**WORK TO COMPLETE:**
The entries below must be reproduced exactly; their pictures are not part of the copy.

**TASK DATA:**
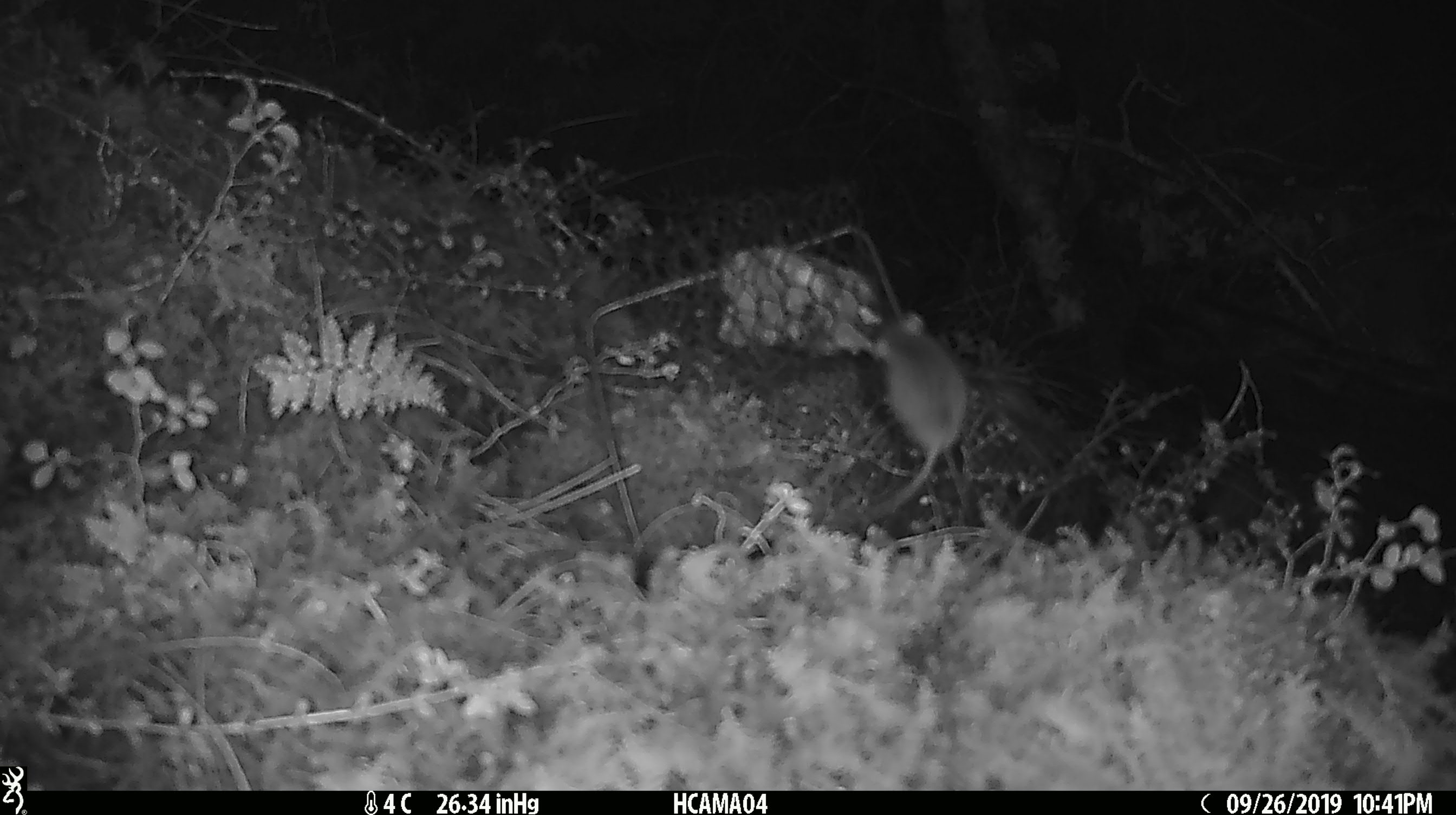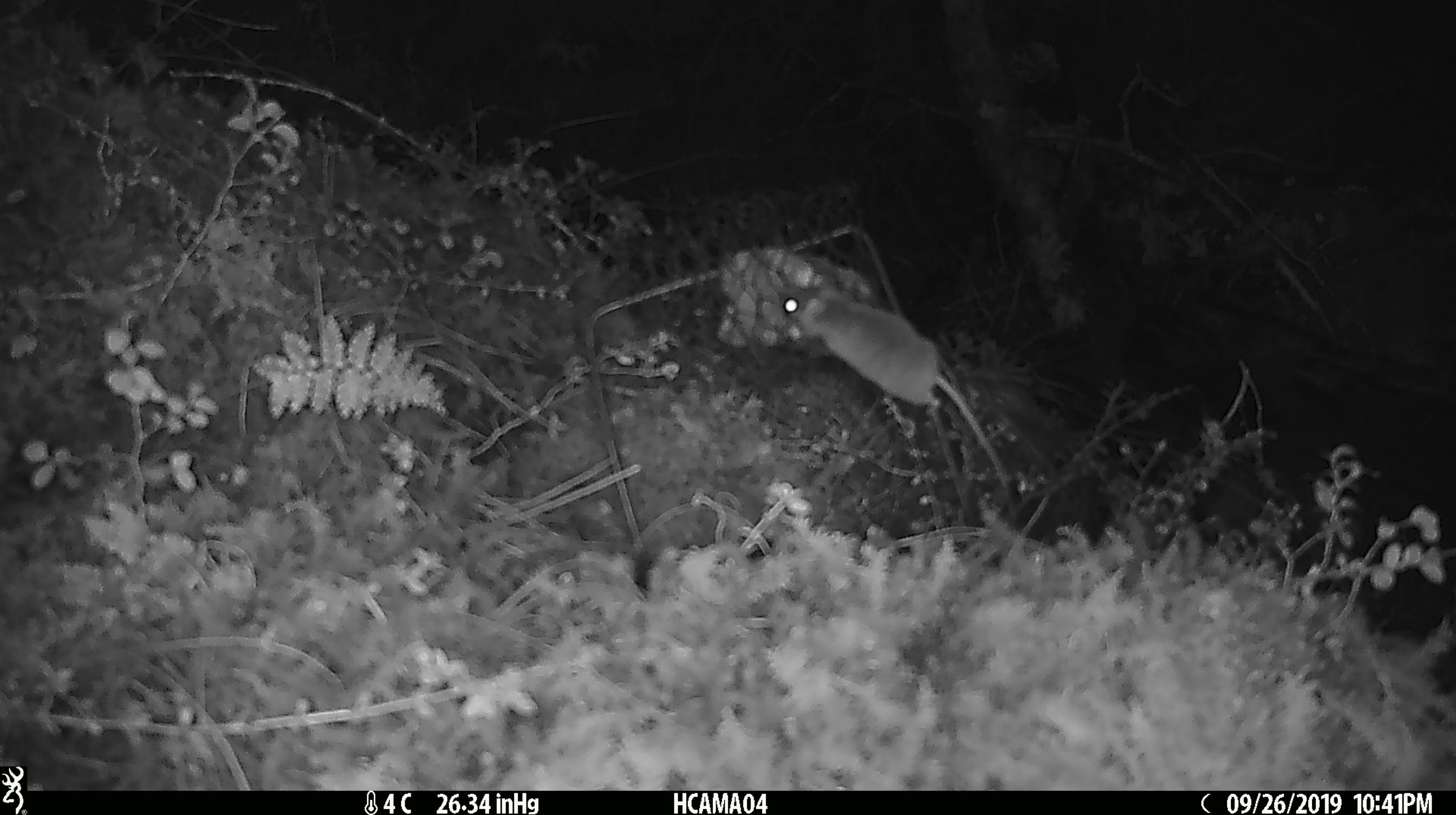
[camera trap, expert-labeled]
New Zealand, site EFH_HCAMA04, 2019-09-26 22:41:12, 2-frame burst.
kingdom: Animalia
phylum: Chordata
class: Mammalia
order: Rodentia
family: Muridae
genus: Mus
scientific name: Mus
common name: mouse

**RESULT OF THE TASK:**
[camera trap, expert-labeled]
New Zealand, site EFH_HCAMA04, 2019-09-26 22:41:12, 2-frame burst.
kingdom: Animalia
phylum: Chordata
class: Mammalia
order: Rodentia
family: Muridae
genus: Mus
scientific name: Mus
common name: mouse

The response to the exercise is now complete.